_WHAT IS NEEDED:_ From the records below, return every line containing the word "burchellii".

_THE DATA:_

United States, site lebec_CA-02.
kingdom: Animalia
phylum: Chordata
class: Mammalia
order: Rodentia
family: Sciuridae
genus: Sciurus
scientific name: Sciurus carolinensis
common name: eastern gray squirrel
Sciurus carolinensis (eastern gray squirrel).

==

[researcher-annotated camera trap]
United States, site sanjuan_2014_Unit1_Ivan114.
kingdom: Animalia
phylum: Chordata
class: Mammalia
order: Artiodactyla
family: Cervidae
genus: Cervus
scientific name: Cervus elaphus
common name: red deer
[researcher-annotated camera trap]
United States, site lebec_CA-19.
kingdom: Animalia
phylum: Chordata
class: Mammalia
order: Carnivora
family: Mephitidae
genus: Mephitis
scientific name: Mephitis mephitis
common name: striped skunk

--

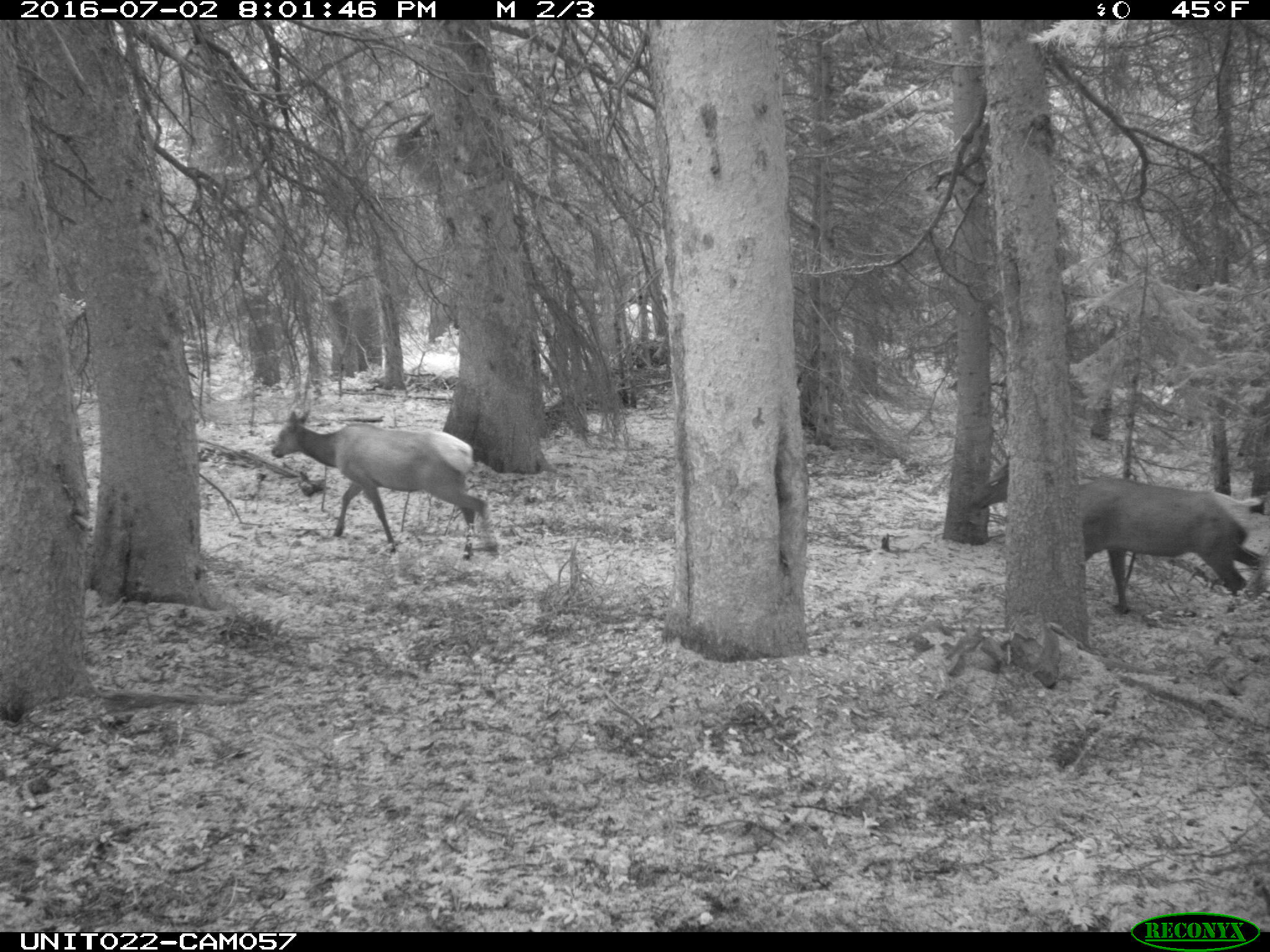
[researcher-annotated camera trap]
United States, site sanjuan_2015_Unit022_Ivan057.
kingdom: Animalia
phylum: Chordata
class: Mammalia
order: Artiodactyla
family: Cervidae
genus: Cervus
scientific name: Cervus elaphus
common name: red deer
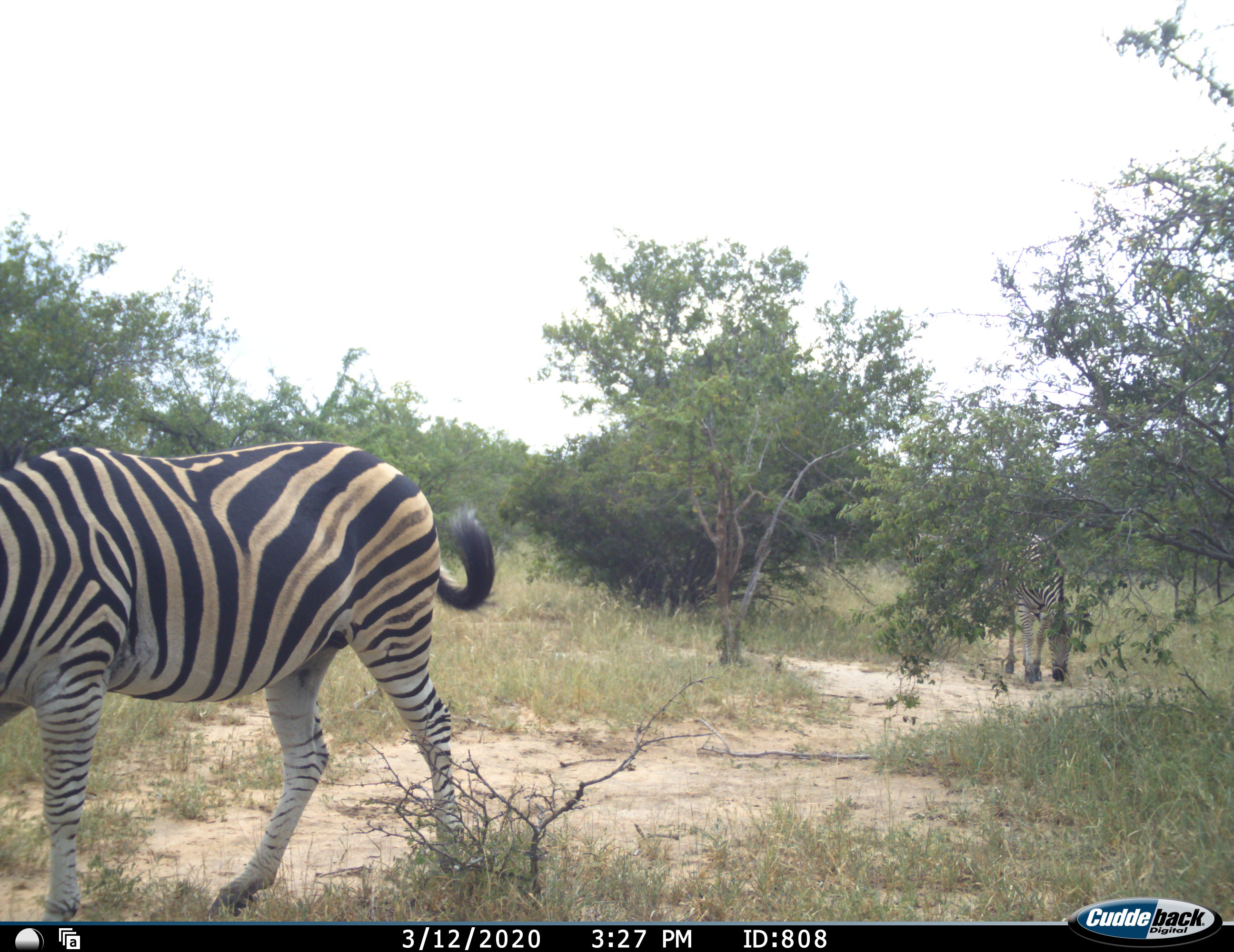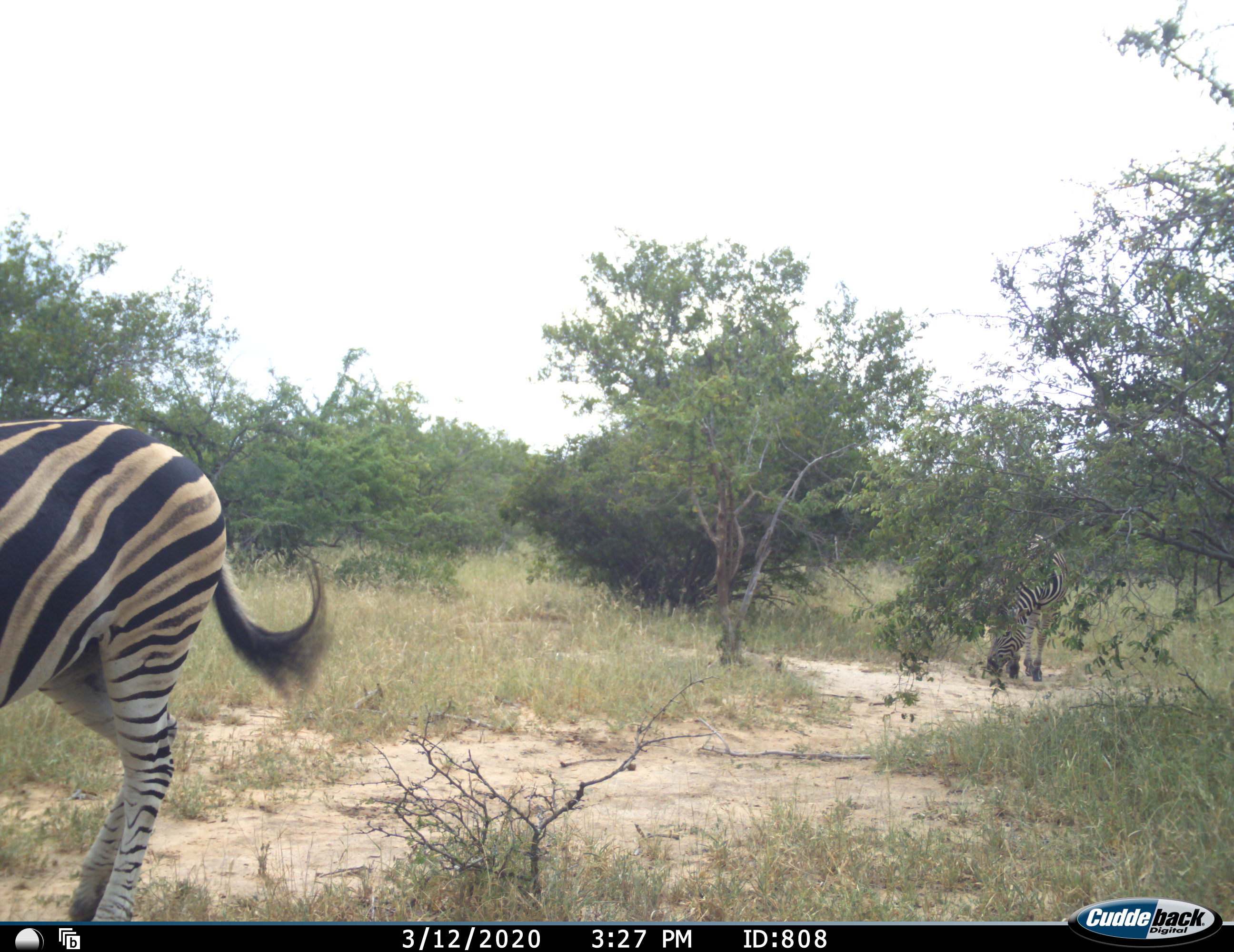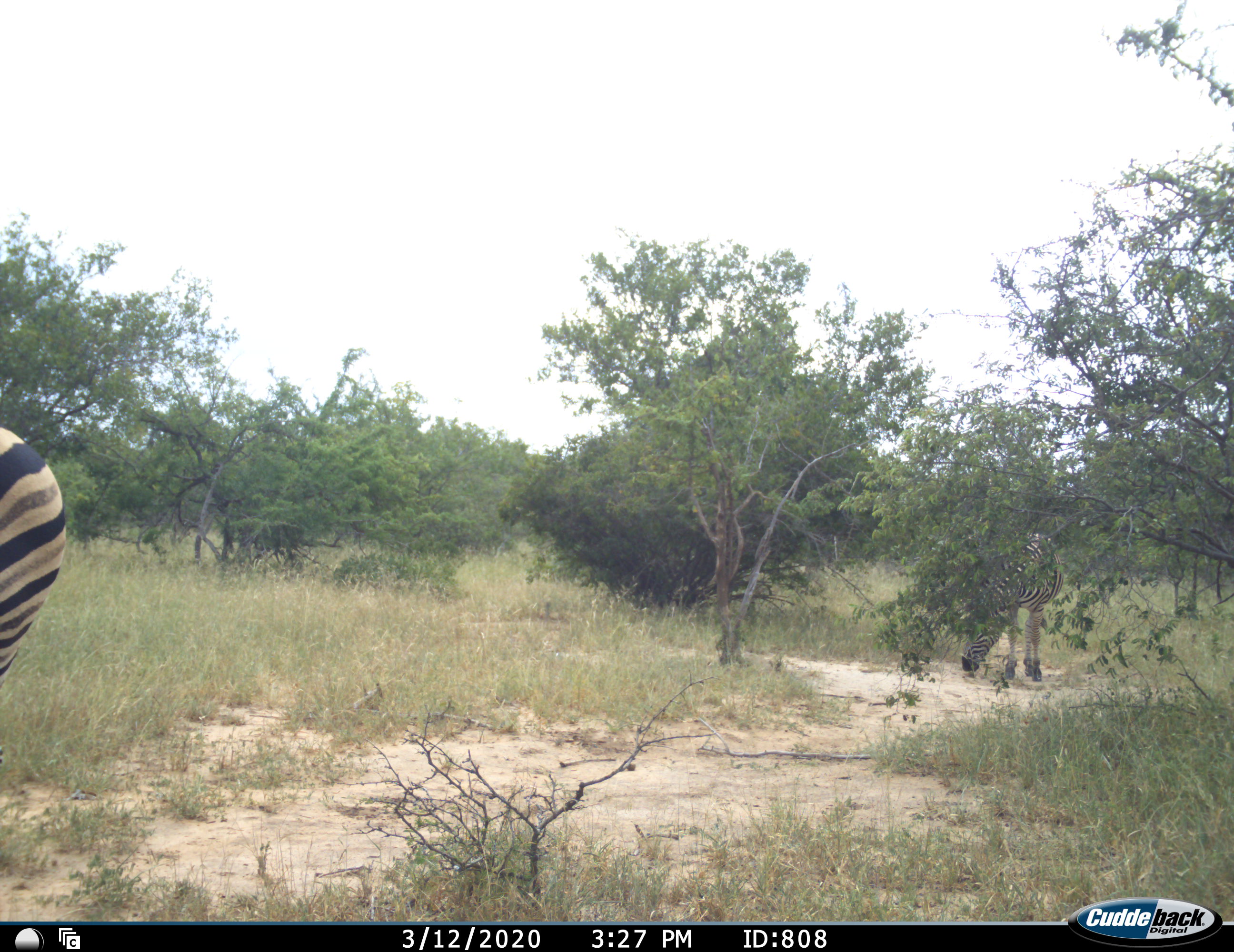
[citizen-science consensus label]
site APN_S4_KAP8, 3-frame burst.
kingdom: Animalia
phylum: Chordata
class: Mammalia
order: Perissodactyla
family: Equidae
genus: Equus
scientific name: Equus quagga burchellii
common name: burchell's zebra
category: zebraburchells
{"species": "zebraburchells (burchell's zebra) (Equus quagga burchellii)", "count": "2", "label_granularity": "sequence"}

_SOLUTION TO THE PROBLEM:_
scientific name: Equus quagga burchellii
{"species": "zebraburchells (burchell's zebra) (Equus quagga burchellii)", "count": "2", "label_granularity": "sequence"}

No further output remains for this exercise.